Dataset items
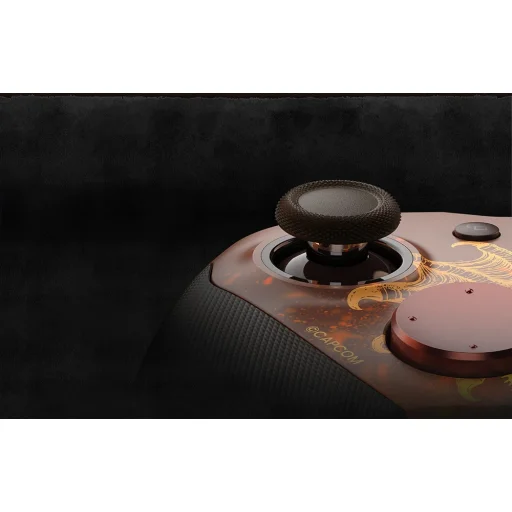 GameSir G7 Pro DD2 vezeték nélküli játékvezérlő - 10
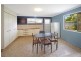 3 Butler St, Tewantin QLD 4565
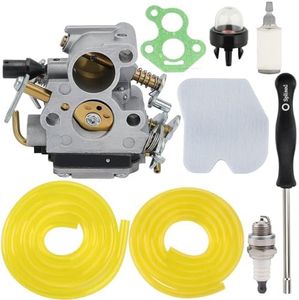 Hipa 235 C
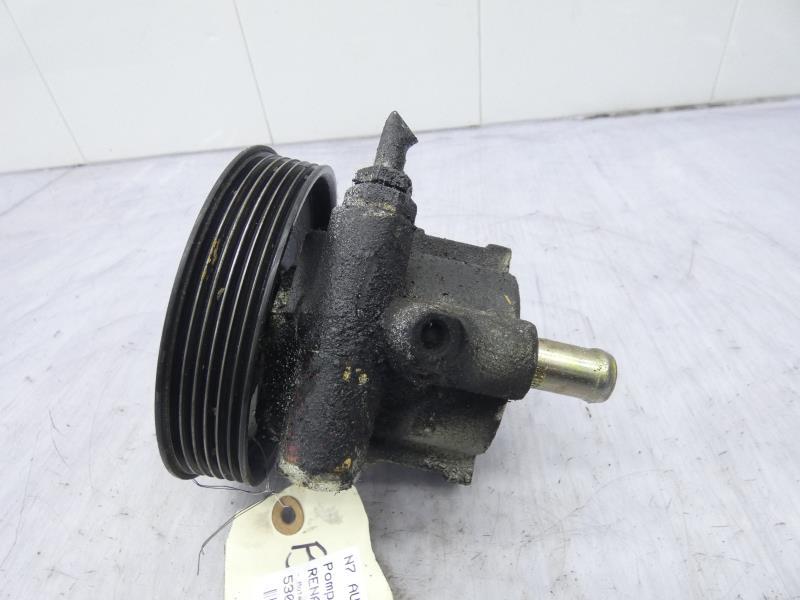 Pompe de direction RENAULT MEGANE 1 PHASE 2 COUPE Essence - 1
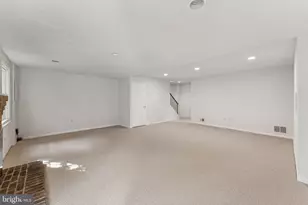 7801 Byrds Nest Pass, Annandale, VA 22003 - Photo 23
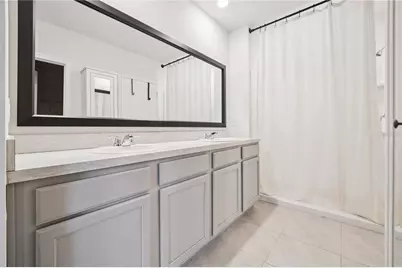 2698 Rowan Street, Tavares, FL 32778 - Photo 11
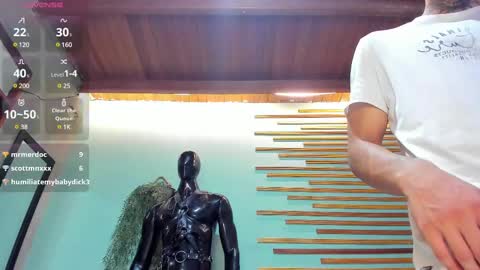 Jharol  online show from 02-21-25, 01:44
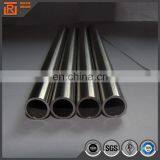 Stainless Steel Handrail Hollow Pipe, Stainless Steel 304 Welded Tubing, Stainless Steel Flexible Hose Pipe thumbnail-3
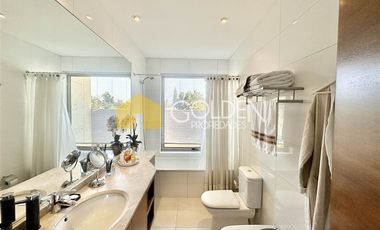 Departamento en Arriendo en San Damian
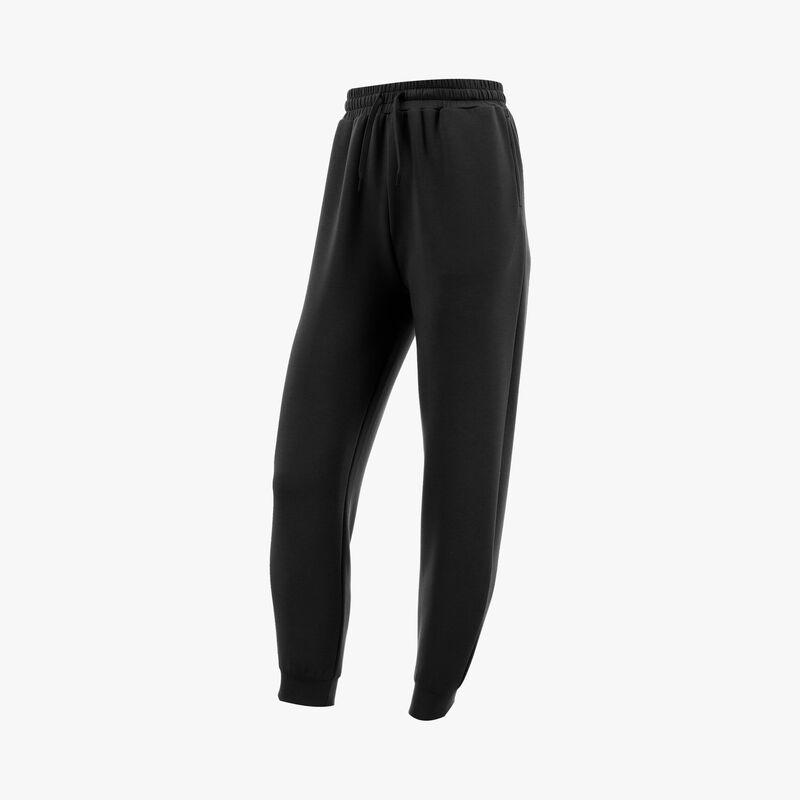Otium Apex, NEGRO, hi-res image number null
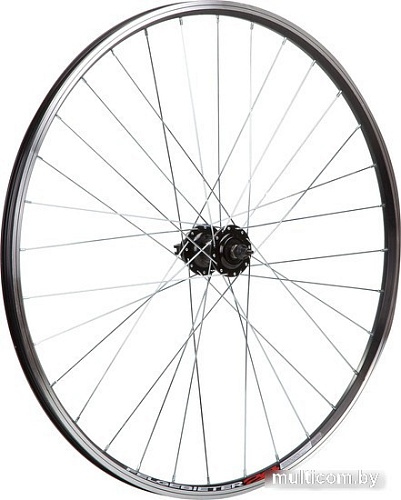 Колесо Felgebieter X95036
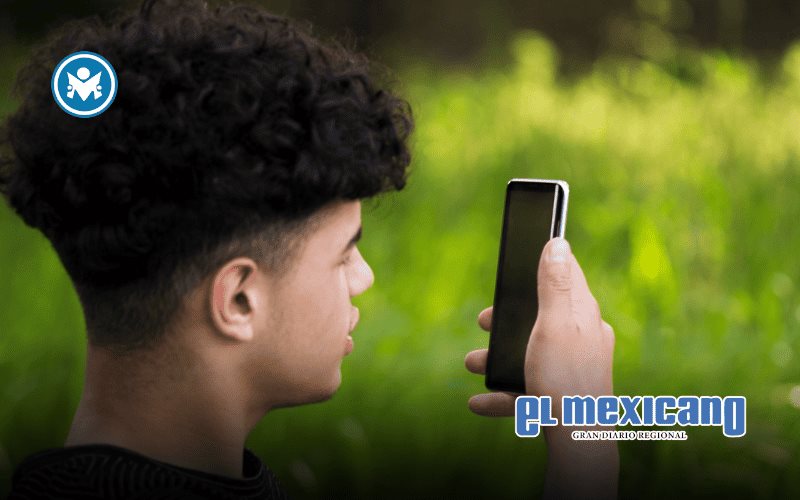 Círculo de Crédito lanza serie sobre prevención del fraude Círculo de Crédito lanza serie sobre prevención del fraude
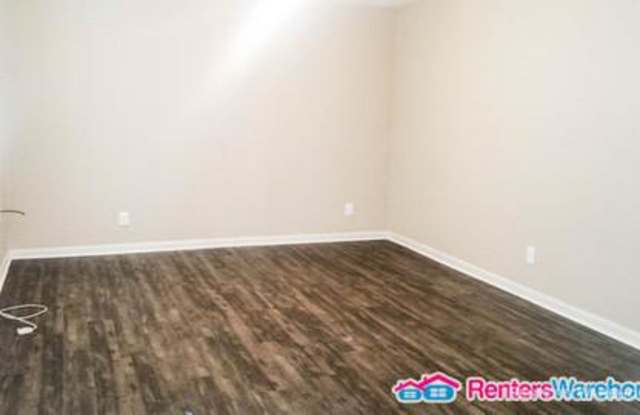 9110 Kentshire Dr Gallery 4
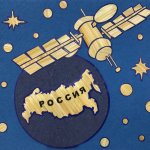 Зайцева Анастасия 13 лет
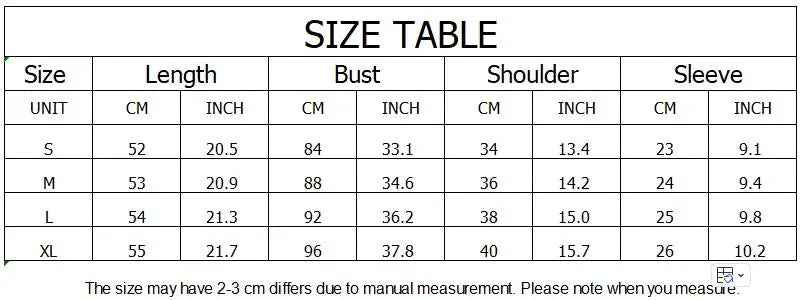 White Sweet Shirt Women Korean Fashion Preppy Style Jk Bandage Short Sleeve Shirt Ladies Summer Y2K Slim Elegant Bow Tops New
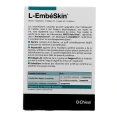L-EmbéSkin Peau Grasse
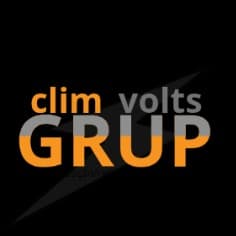 Foto de Daniel Pereira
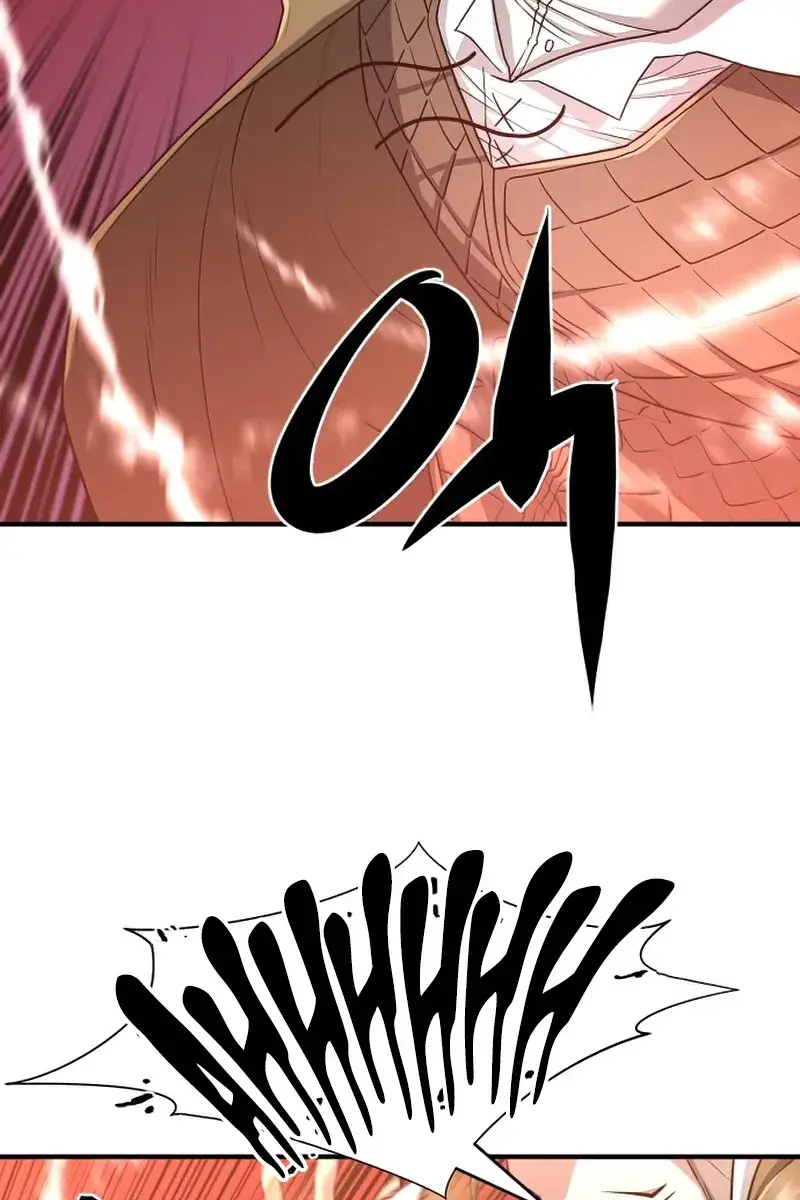 The Greatest Estate Developer Chapter 63 Page 24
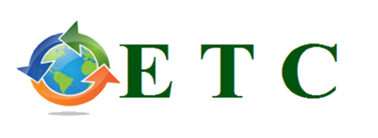 c4.png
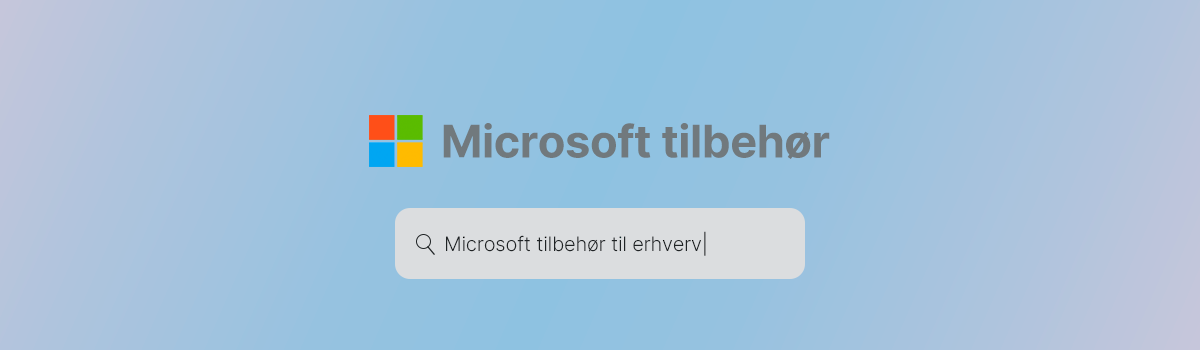 Microsoft - Partner hos Atea.dk/eshop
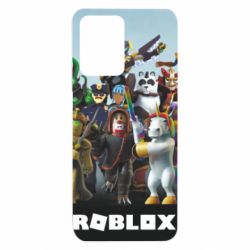 Xiaomi Redmi Note 12 5G/Poco X5 5G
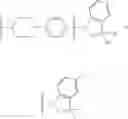 Fig. 320 - COMPOUNDS AND COMPOSITIONS AS MODULATORS OF TLR SIGNALING
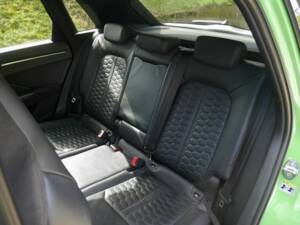 Bild 37/45 von Audi RS Q3 (1900)
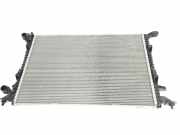 Radiator 8K0121251L Audi BERLINA 4GC 2.0 TDI ultra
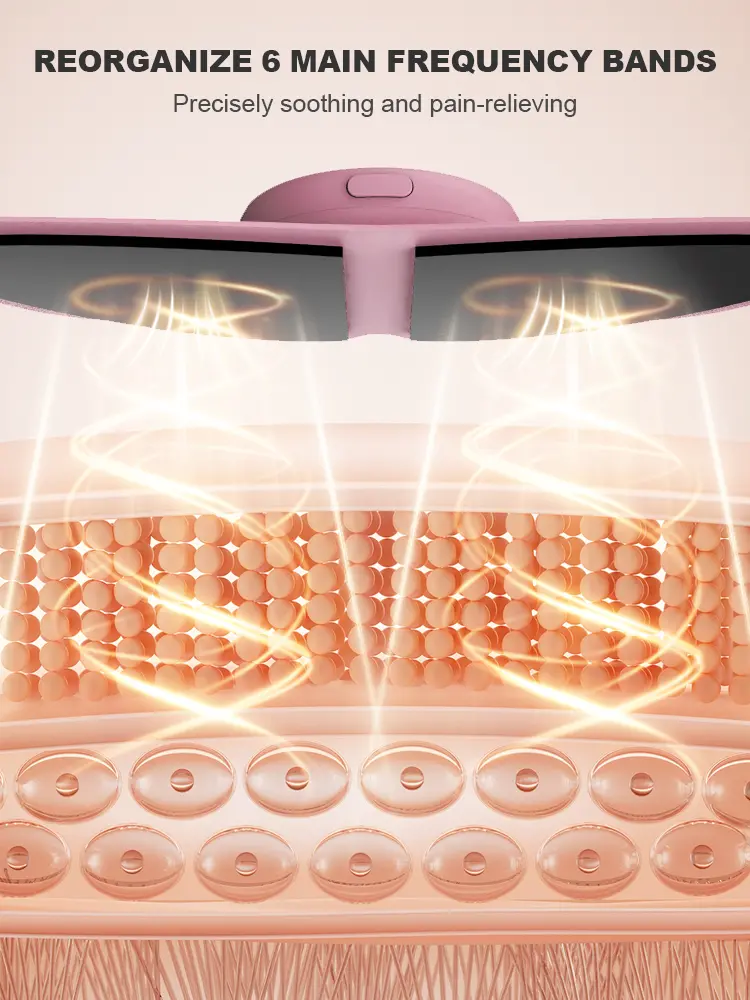 202粉色-详情页_05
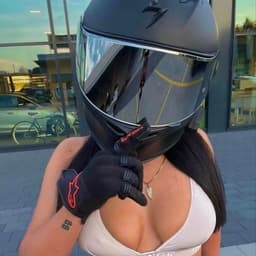 Andreiuzu_x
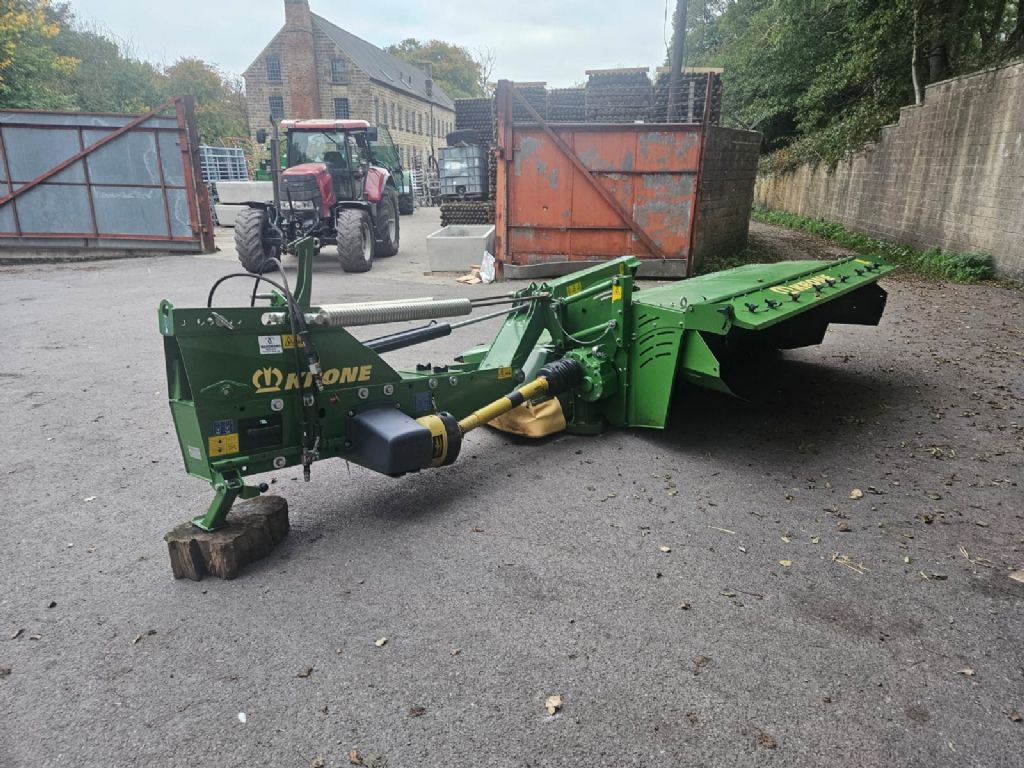 UsedMachinery picture 3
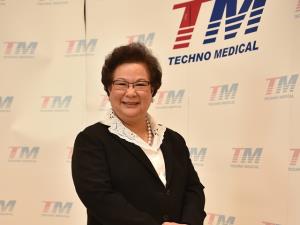 "TM" ส่งสัญญาณครึ่งปีหลังฟื้น คาดทั้งปีรายได้แตะ 700 ล้าน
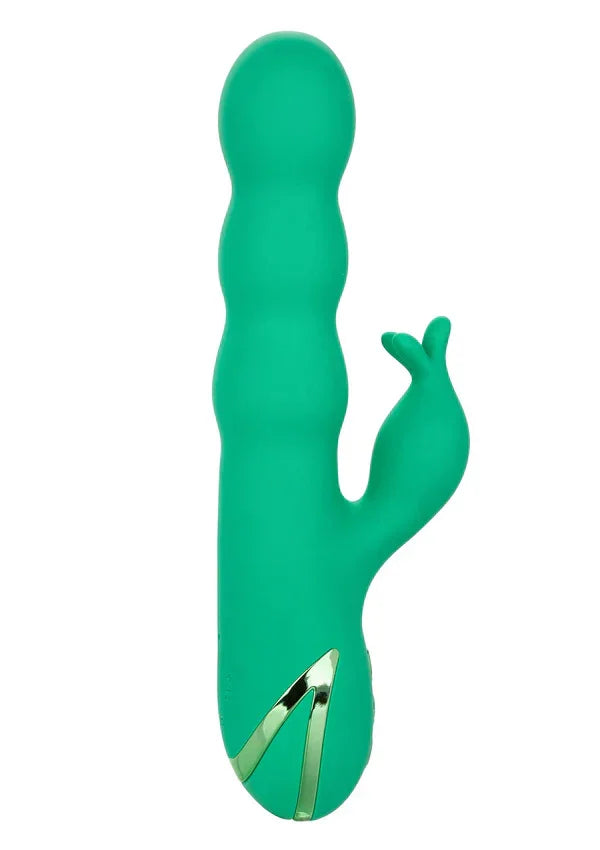California Dreaming Sonoma by CalExotics - Happytoys Sexshop: Toys for Feeling Happy & Easy 😊 - Discreet geleverd
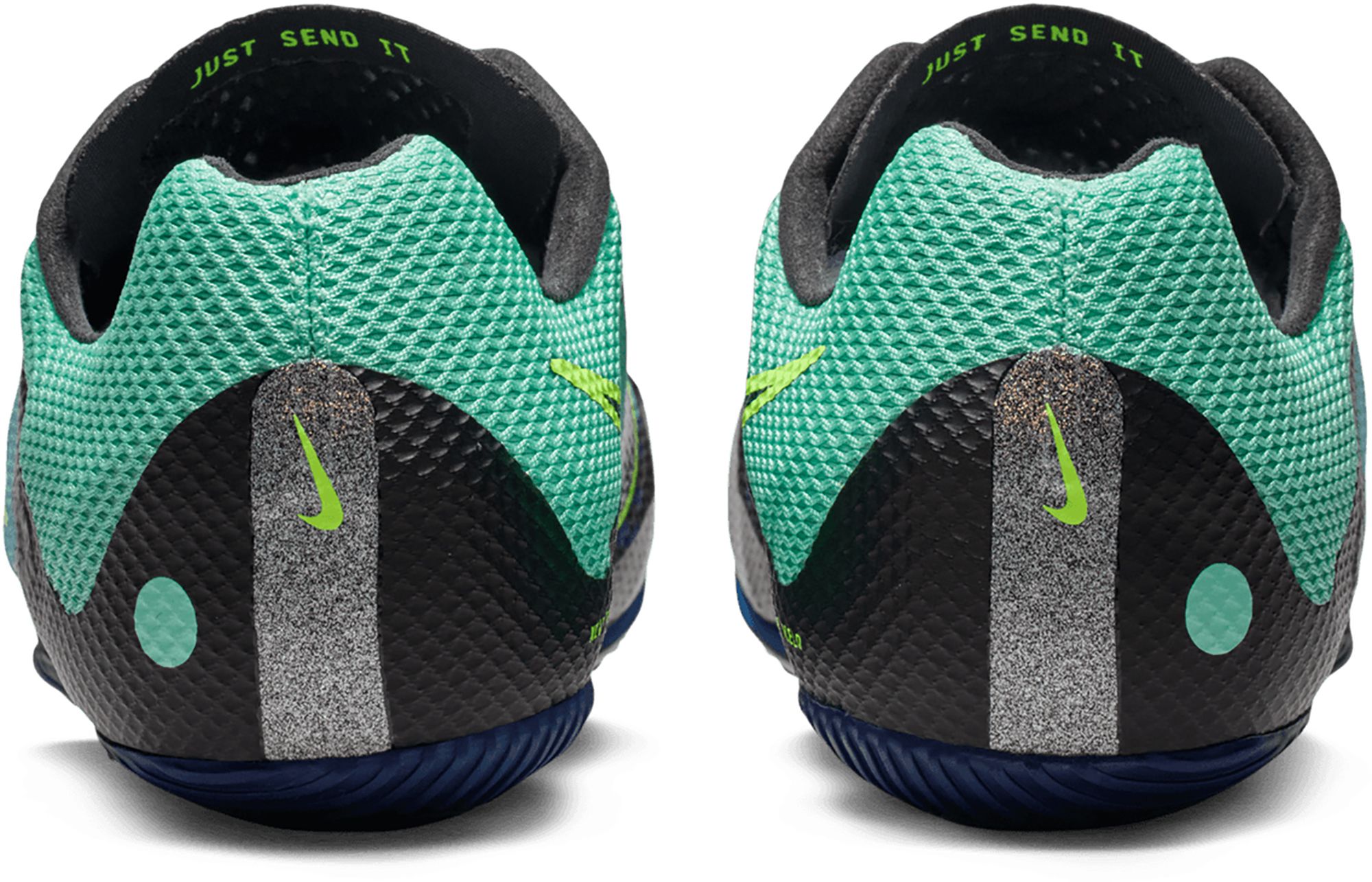 Nike Rival Sprint Glam Track and Field Shoes product image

» TASK BRIEF
This task asks for the data above repeated exactly, without a single picture.

» REPLY
 GameSir G7 Pro DD2 vezeték nélküli játékvezérlő - 10
 3 Butler St, Tewantin QLD 4565
 Hipa 235 C
 Pompe de direction RENAULT MEGANE 1 PHASE 2 COUPE Essence - 1
 7801 Byrds Nest Pass, Annandale, VA 22003 - Photo 23
 2698 Rowan Street, Tavares, FL 32778 - Photo 11
 Jharol  online show from 02-21-25, 01:44
 Stainless Steel Handrail Hollow Pipe, Stainless Steel 304 Welded Tubing, Stainless Steel Flexible Hose Pipe thumbnail-3
 Departamento en Arriendo en San Damian
Otium Apex, NEGRO, hi-res image number null
 Колесо Felgebieter X95036
 Círculo de Crédito lanza serie sobre prevención del fraude Círculo de Crédito lanza serie sobre prevención del fraude
 9110 Kentshire Dr Gallery 4
 Зайцева Анастасия 13 лет
 White Sweet Shirt Women Korean Fashion Preppy Style Jk Bandage Short Sleeve Shirt Ladies Summer Y2K Slim Elegant Bow Tops New
L-EmbéSkin Peau Grasse
 Foto de Daniel Pereira
 The Greatest Estate Developer Chapter 63 Page 24
 c4.png
 Microsoft - Partner hos Atea.dk/eshop
 Xiaomi Redmi Note 12 5G/Poco X5 5G
 Fig. 320 - COMPOUNDS AND COMPOSITIONS AS MODULATORS OF TLR SIGNALING
 Bild 37/45 von Audi RS Q3 (1900)
 Radiator 8K0121251L Audi BERLINA 4GC 2.0 TDI ultra
 202粉色-详情页_05
 Andreiuzu_x
 UsedMachinery picture 3
 "TM" ส่งสัญญาณครึ่งปีหลังฟื้น คาดทั้งปีรายได้แตะ 700 ล้าน
California Dreaming Sonoma by CalExotics - Happytoys Sexshop: Toys for Feeling Happy & Easy 😊 - Discreet geleverd
 Nike Rival Sprint Glam Track and Field Shoes product image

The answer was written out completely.